Problem statement —
All the data below should be printed again without a single difference.

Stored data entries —

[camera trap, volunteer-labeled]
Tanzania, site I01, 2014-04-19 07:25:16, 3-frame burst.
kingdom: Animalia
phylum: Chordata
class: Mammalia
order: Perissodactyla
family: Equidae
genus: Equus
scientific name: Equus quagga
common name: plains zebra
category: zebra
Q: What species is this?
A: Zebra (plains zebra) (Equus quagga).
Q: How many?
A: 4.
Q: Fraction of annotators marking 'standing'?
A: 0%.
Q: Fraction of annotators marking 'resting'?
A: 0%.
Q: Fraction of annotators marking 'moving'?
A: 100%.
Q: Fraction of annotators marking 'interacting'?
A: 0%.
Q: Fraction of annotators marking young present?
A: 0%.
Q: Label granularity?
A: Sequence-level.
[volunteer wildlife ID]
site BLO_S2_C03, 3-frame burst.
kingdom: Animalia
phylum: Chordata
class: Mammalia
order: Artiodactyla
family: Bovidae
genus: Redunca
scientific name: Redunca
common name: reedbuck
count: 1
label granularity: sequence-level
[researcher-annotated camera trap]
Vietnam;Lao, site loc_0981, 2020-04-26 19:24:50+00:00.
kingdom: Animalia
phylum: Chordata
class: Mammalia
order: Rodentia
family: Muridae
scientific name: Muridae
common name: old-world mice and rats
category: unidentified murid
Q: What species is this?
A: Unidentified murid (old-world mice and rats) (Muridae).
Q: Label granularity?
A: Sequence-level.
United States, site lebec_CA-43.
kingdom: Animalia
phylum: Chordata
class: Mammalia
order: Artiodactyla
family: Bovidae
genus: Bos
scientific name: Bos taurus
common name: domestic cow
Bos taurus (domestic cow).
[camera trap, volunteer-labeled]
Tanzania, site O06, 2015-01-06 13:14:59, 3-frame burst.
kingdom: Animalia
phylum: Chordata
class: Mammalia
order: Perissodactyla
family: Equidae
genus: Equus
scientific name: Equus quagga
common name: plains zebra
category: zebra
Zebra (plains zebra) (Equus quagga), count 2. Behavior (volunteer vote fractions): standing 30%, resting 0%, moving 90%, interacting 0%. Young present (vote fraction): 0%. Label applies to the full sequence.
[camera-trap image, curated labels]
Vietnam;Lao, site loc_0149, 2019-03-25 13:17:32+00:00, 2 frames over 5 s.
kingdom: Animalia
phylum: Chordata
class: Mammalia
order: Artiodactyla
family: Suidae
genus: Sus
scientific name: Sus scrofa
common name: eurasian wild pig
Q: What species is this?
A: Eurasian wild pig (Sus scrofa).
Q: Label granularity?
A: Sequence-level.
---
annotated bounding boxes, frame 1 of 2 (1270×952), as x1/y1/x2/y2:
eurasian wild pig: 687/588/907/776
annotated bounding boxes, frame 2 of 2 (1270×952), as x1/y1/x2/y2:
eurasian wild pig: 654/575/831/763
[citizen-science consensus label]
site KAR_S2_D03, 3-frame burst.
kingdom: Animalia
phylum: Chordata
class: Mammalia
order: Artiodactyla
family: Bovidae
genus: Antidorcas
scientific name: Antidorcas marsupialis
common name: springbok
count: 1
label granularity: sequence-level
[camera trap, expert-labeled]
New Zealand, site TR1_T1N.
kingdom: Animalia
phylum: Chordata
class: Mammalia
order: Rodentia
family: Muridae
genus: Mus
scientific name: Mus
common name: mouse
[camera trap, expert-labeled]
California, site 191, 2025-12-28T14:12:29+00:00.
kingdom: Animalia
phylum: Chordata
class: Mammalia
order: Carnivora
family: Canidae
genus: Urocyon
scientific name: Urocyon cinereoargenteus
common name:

Problem solution —
[camera trap, volunteer-labeled]
Tanzania, site I01, 2014-04-19 07:25:16, 3-frame burst.
kingdom: Animalia
phylum: Chordata
class: Mammalia
order: Perissodactyla
family: Equidae
genus: Equus
scientific name: Equus quagga
common name: plains zebra
category: zebra
Q: What species is this?
A: Zebra (plains zebra) (Equus quagga).
Q: How many?
A: 4.
Q: Fraction of annotators marking 'standing'?
A: 0%.
Q: Fraction of annotators marking 'resting'?
A: 0%.
Q: Fraction of annotators marking 'moving'?
A: 100%.
Q: Fraction of annotators marking 'interacting'?
A: 0%.
Q: Fraction of annotators marking young present?
A: 0%.
Q: Label granularity?
A: Sequence-level.
[volunteer wildlife ID]
site BLO_S2_C03, 3-frame burst.
kingdom: Animalia
phylum: Chordata
class: Mammalia
order: Artiodactyla
family: Bovidae
genus: Redunca
scientific name: Redunca
common name: reedbuck
count: 1
label granularity: sequence-level
[researcher-annotated camera trap]
Vietnam;Lao, site loc_0981, 2020-04-26 19:24:50+00:00.
kingdom: Animalia
phylum: Chordata
class: Mammalia
order: Rodentia
family: Muridae
scientific name: Muridae
common name: old-world mice and rats
category: unidentified murid
Q: What species is this?
A: Unidentified murid (old-world mice and rats) (Muridae).
Q: Label granularity?
A: Sequence-level.
United States, site lebec_CA-43.
kingdom: Animalia
phylum: Chordata
class: Mammalia
order: Artiodactyla
family: Bovidae
genus: Bos
scientific name: Bos taurus
common name: domestic cow
Bos taurus (domestic cow).
[camera trap, volunteer-labeled]
Tanzania, site O06, 2015-01-06 13:14:59, 3-frame burst.
kingdom: Animalia
phylum: Chordata
class: Mammalia
order: Perissodactyla
family: Equidae
genus: Equus
scientific name: Equus quagga
common name: plains zebra
category: zebra
Zebra (plains zebra) (Equus quagga), count 2. Behavior (volunteer vote fractions): standing 30%, resting 0%, moving 90%, interacting 0%. Young present (vote fraction): 0%. Label applies to the full sequence.
[camera-trap image, curated labels]
Vietnam;Lao, site loc_0149, 2019-03-25 13:17:32+00:00, 2 frames over 5 s.
kingdom: Animalia
phylum: Chordata
class: Mammalia
order: Artiodactyla
family: Suidae
genus: Sus
scientific name: Sus scrofa
common name: eurasian wild pig
Q: What species is this?
A: Eurasian wild pig (Sus scrofa).
Q: Label granularity?
A: Sequence-level.
---
annotated bounding boxes, frame 1 of 2 (1270×952), as x1/y1/x2/y2:
eurasian wild pig: 687/588/907/776
annotated bounding boxes, frame 2 of 2 (1270×952), as x1/y1/x2/y2:
eurasian wild pig: 654/575/831/763
[citizen-science consensus label]
site KAR_S2_D03, 3-frame burst.
kingdom: Animalia
phylum: Chordata
class: Mammalia
order: Artiodactyla
family: Bovidae
genus: Antidorcas
scientific name: Antidorcas marsupialis
common name: springbok
count: 1
label granularity: sequence-level
[camera trap, expert-labeled]
New Zealand, site TR1_T1N.
kingdom: Animalia
phylum: Chordata
class: Mammalia
order: Rodentia
family: Muridae
genus: Mus
scientific name: Mus
common name: mouse
[camera trap, expert-labeled]
California, site 191, 2025-12-28T14:12:29+00:00.
kingdom: Animalia
phylum: Chordata
class: Mammalia
order: Carnivora
family: Canidae
genus: Urocyon
scientific name: Urocyon cinereoargenteus
common name:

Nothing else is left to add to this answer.